SOURCE TEXT:

◇ ◇ ◇ ◇ ◇

Christmas Bells

Christmas Bells
Christmas Bells - Blandfordia nobilis

Tuesday, February 24, 2009

Rare Greenhoods, and unusual Wasp Orchids.

The famous Illawarra Greenhood is in flower again, in the Southern Highlands.

This Orchid has a very restricted distribution (according to the listed references), however, some of these plants are growing out of the normally reported habitat. Obviously, for reasons of protecting this species from being wiped out by illegal collection by Orchid "enthusiasts", I will not reveal their locations.

But I can show you some of these lovely plants in flower.Beautifully formed "points". Often these points get bound by spider webs, and fail to stand up correctly, but this one is perfectly formed.
The "Labellum" is notched, and quite red.
Here it is in profile. A lovely plant, as I am sure you will agree.

◇ ◇ ◇ ◇ ◇

Stored items:
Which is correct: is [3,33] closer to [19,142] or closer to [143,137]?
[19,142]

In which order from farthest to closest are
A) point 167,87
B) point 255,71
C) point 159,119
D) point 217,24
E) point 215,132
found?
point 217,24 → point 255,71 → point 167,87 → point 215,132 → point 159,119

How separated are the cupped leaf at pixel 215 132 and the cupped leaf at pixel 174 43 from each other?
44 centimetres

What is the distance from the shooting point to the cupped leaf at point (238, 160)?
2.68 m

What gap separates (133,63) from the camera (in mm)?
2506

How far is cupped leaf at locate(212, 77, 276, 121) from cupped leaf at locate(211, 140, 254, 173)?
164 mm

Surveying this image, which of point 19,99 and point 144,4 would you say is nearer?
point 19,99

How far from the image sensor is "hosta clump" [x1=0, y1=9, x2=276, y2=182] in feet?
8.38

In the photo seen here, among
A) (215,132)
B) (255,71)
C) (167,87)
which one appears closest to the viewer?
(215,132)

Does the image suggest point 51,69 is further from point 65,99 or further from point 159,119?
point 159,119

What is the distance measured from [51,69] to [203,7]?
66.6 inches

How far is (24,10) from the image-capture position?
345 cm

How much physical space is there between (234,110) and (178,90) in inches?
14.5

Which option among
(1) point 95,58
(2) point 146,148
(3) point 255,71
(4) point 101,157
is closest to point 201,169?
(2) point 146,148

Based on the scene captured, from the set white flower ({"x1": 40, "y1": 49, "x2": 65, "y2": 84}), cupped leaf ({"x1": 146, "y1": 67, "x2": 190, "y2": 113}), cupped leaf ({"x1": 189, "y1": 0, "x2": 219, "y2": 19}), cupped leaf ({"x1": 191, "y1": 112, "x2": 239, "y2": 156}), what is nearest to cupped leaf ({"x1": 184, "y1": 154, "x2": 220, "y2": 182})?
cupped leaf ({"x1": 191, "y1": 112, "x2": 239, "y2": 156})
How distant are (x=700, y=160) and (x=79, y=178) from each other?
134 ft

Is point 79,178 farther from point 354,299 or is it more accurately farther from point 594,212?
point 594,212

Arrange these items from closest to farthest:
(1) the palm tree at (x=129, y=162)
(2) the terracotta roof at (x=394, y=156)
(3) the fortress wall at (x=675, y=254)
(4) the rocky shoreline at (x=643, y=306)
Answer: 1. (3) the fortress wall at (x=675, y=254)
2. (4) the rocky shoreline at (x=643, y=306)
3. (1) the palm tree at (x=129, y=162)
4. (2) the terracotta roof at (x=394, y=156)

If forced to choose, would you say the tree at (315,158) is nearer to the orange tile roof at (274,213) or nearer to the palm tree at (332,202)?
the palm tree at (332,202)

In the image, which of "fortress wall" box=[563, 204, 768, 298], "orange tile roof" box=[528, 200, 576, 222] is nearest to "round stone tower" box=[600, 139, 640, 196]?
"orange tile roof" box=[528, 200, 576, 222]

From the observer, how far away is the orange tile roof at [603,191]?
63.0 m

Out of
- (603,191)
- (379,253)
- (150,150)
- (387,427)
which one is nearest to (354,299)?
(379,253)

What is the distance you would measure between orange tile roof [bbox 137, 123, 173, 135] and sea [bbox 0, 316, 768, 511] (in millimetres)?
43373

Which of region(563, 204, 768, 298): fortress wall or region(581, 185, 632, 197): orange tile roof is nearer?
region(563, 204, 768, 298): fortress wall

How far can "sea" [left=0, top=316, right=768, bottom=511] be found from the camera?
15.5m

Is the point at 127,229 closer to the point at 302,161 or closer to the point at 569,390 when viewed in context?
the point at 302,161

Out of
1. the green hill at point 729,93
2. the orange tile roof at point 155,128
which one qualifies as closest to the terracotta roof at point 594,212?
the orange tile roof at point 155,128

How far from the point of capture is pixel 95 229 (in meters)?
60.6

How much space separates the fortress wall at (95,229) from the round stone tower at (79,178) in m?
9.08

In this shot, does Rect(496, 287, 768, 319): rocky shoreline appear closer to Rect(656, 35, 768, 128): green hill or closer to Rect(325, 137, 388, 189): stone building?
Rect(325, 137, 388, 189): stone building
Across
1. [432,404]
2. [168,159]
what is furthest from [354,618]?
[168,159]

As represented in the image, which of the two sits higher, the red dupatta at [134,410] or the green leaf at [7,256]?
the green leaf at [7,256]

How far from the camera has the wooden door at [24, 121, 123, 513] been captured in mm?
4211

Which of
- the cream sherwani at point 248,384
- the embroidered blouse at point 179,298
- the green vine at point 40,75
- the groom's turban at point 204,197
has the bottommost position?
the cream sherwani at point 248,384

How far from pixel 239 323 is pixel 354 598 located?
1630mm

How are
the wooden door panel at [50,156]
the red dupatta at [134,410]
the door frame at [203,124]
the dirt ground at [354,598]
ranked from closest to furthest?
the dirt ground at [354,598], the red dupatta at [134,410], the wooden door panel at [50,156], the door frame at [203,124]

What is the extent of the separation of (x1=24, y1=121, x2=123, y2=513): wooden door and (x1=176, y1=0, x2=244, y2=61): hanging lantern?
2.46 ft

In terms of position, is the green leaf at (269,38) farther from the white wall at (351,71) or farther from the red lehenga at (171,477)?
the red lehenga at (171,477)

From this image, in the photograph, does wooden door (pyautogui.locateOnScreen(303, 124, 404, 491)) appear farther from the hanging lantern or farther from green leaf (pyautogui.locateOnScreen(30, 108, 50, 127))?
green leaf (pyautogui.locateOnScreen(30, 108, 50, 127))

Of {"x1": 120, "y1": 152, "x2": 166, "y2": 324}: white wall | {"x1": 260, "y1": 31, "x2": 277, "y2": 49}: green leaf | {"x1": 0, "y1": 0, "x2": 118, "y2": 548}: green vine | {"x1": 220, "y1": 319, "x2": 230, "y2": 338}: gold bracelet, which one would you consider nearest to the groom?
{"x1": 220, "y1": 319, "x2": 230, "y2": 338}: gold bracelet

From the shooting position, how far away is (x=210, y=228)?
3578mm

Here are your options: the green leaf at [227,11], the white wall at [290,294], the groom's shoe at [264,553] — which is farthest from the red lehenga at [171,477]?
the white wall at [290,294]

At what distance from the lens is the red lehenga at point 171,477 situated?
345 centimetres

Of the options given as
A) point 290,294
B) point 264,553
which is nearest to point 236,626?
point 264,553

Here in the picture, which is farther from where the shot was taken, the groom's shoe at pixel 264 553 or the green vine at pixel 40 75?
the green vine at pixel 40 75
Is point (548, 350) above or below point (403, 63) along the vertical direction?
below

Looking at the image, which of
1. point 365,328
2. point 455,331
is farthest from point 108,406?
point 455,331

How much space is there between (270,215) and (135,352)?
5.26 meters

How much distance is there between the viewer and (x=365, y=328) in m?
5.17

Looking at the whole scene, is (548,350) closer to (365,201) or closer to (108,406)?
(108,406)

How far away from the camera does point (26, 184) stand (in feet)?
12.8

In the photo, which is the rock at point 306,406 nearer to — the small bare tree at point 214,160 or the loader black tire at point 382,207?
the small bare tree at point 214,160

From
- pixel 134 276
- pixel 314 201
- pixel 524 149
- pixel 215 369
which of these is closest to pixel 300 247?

◇ ◇ ◇ ◇ ◇

QUESTIONS TO ANSWER:
**a.** In two sentences, what does the Greenhood post say?
**b.** Reproduce the part of the Greenhood post that opens with the words containing "Tuesday, February 24, 2009" and closes with "is perfectly formed.".
**c.** What comes next in the Greenhood post? Write a continuation that starts after its final sentence.

ANSWERS BY ITEM:
**a.** The Illawarra Greenhood, an orchid with a very restricted distribution, is flowering again in the Southern Highlands, and some plants are growing outside its normally reported habitat. The writer keeps their locations secret to protect the species from illegal collection but shows the flowers, pointing out perfectly formed "points" and a notched, quite red labellum.

**b.**
Tuesday, February 24, 2009

Rare Greenhoods, and unusual Wasp Orchids.

The famous Illawarra Greenhood is in flower again, in the Southern Highlands.

This Orchid has a very restricted distribution (according to the listed references), however, some of these plants are growing out of the normally reported habitat. Obviously, for reasons of protecting this species from being wiped out by illegal collection by Orchid "enthusiasts", I will not reveal their locations.

But I can show you some of these lovely plants in flower.Beautifully formed "points". Often these points get bound by spider webs, and fail to stand up correctly, but this one is perfectly formed.

**c.**
The second group of Orchids I wish to show you belong to the Wasp Orchids (Chiloglottis). These are tiny flowers, less than 2 inches (50mm) high (flower and stem). This is Chiloglottis sylvestris, which is on the southern-most extension of its range, here at Robertson.
Chiloglottis sylvestris - standard (red) form.
Here is one in bud stage, just about to break open. You can see on the left hand side the spotted section of the base of the column, which is clearly visible in the image above. The central section of the "wall " of this bud is one of the two petals, which fold down beside the stem of the flower, when the flower is open. The Lateral Sepals (on the right, in front of the flower) are just separating out, and when the flower opens, they hang down as the two thin "clubs"below the Labellum. The pointed top of this bud, is of course, the top of the Dorsal Sepal, which sits prominently above and behind the Column, when the flower is opened out.

And here is an even rarer Green form of this same species. Effectively these are "albino" plants, lacking the red pigment of the standard form. These green-flowered plants were growing in a patch, all together, but there was one red-flowered plant amongst them.

The glands on the Labellum have a distinctive shape, with the head of the "pseudo-insect" being quite long and narrow, not heart-shaped as the other more common local species of Chiloglottis. (Click to enlarge image.)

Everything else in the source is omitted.